BRANO SCELTO:
┄┄┄┄┄┄┄┄┄┄┄┄┄┄┄┄┄┄┄┄
Qui arriviamo all’ultimo punto, ovvero che nel romanzo manca quasi del tutto quel che fondava gli altri – con risultati non sempre e solo felicissimi, ma li fondava: l’alternanza tra narrazione e saggistica. I romanzi di Houellebecq sono sempre stati, anche e forse soprattutto, romanzi-saggio: in cui le parti saggistiche erano tutto fuor che condivisibili al grado zero, accettabili senza decrittazione, riposanti; ma appunto offrivano una visione del mondo che permetteva di traghettare il romanzo dal particolare delle esistenze private al generale della vita di noi tutti. E che poi queste parti saggistiche fossero sovente, come dicevo, profondamente idiosincratiche, paradossali, antifrastiche, piene di invettive, non le rendeva meno perspicue, e anzi forse di più. Ho sempre pensato che fosse necessario leggere Houellebecq a contropelo: così certi attacchi alle donne diventavano espressione di una nostalgia di intimità straziante, certe tirate di odio assoluto si trasformavano in lamenti d’amore, certe sequele implacabili di scherno mostravano tutto il loro carico di disperazione e paura. Anche con questo, Houellebecq, ci ha aiutato, facendo un po’ da capro espiatorio e da Cassandra, estremizzando al massimo grado e dando forma letteraria a qualcosa che in fondo, da qualche parte, sentiamo un po’ tutti. E allora, adesso, cosa è successo?
┄┄┄┄┄┄┄┄┄┄┄┄┄┄┄┄┄┄┄┄
DATI ARCHIVIATI:
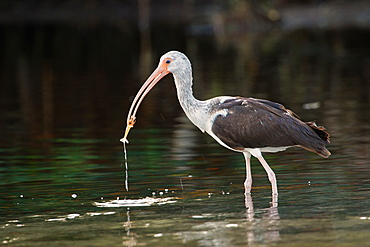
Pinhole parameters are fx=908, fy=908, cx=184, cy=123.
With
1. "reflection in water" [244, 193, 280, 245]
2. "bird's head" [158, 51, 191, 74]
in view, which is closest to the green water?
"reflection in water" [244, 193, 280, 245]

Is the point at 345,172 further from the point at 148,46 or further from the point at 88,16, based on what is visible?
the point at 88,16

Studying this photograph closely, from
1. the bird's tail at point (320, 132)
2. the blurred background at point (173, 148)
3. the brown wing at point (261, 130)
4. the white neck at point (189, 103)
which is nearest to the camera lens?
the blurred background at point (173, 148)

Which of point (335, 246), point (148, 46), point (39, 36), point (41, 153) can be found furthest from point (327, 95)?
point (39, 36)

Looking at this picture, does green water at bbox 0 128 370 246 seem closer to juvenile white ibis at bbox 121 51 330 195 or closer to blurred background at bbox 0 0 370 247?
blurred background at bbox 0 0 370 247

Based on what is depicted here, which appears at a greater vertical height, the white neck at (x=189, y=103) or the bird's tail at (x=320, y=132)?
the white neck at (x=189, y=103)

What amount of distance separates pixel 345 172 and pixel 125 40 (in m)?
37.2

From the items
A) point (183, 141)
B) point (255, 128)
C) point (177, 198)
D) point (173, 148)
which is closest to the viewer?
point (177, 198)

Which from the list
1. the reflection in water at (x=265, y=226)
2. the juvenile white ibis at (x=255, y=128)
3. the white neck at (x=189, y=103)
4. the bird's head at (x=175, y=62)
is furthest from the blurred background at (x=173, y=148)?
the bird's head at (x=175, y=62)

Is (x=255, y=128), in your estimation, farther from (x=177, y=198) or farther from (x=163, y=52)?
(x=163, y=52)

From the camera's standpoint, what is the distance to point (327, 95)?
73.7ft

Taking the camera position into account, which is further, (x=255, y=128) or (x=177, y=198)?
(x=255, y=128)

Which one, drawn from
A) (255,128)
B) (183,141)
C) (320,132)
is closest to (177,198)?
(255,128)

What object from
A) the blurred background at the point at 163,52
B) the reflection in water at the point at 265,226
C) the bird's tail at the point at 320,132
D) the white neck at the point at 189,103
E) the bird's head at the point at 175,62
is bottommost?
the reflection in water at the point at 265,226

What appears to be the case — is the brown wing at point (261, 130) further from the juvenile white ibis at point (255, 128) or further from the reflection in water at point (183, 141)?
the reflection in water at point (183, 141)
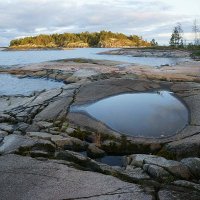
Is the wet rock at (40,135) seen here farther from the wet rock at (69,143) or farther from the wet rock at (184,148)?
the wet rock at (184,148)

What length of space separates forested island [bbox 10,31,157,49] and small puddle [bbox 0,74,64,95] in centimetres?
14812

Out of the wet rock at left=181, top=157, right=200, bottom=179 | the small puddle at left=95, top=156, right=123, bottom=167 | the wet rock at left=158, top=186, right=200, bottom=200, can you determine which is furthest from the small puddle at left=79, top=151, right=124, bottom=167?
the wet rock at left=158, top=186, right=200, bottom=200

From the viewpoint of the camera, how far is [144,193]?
┄┄┄┄┄┄┄┄┄┄┄┄┄┄┄┄┄┄┄┄
DA FARE:
1) Secondo il brano su Houellebecq, come erano spesso le parti saggistiche dei suoi romanzi? Elenca tutte le caratteristiche indicate.
2) Prosegui il brano su Houellebecq partendo dalla sua ultima frase.

RISPOSTE:
1)
- profondamente idiosincratiche
- paradossali
- antifrastiche
- piene di invettive

2)
Come dicevo, per la quasi totalità del romanzo mancano le parti saggistiche, manca l’andirivieni – arbitrario, scompensato, spiazzante – tra individuo e società, che era una delle forze nel nostro. L’effetto è che la trama non riesce a decollare; la science-fiction affonda e mostra la corda di un pretesto, e le pur gradevoli rappresentazioni dei buoni sentimenti in famiglia, dei piccoli conflitti, delle (poco credibili) tragedie, così come delle meschinità di un ménage che sembra ormai spacciato, non riescono a riscattare tutto il resto. Il romanzo si lascia leggere, ma non lascia grande impressione di sé. L’Houellebecq che ne è esce è uno scrittore diverso: si sente sempre la sua prosa, il suo stile (che a torto è tacciato di piattezza, quando è in realtà la messa in forma di una consapevole strategia di Dämpfung che prepara a intermezzi ed esplosioni), ma è come se tutto fosse distante, come se lo stesso scrittore si fosse ritirato lontano, in una cittadella da cui spera di diventare forse un classico (per molti versi lo è già). Ma classico lo si è e lo si diventa, non si può provare ad esserlo, e questo è un difetto del libro.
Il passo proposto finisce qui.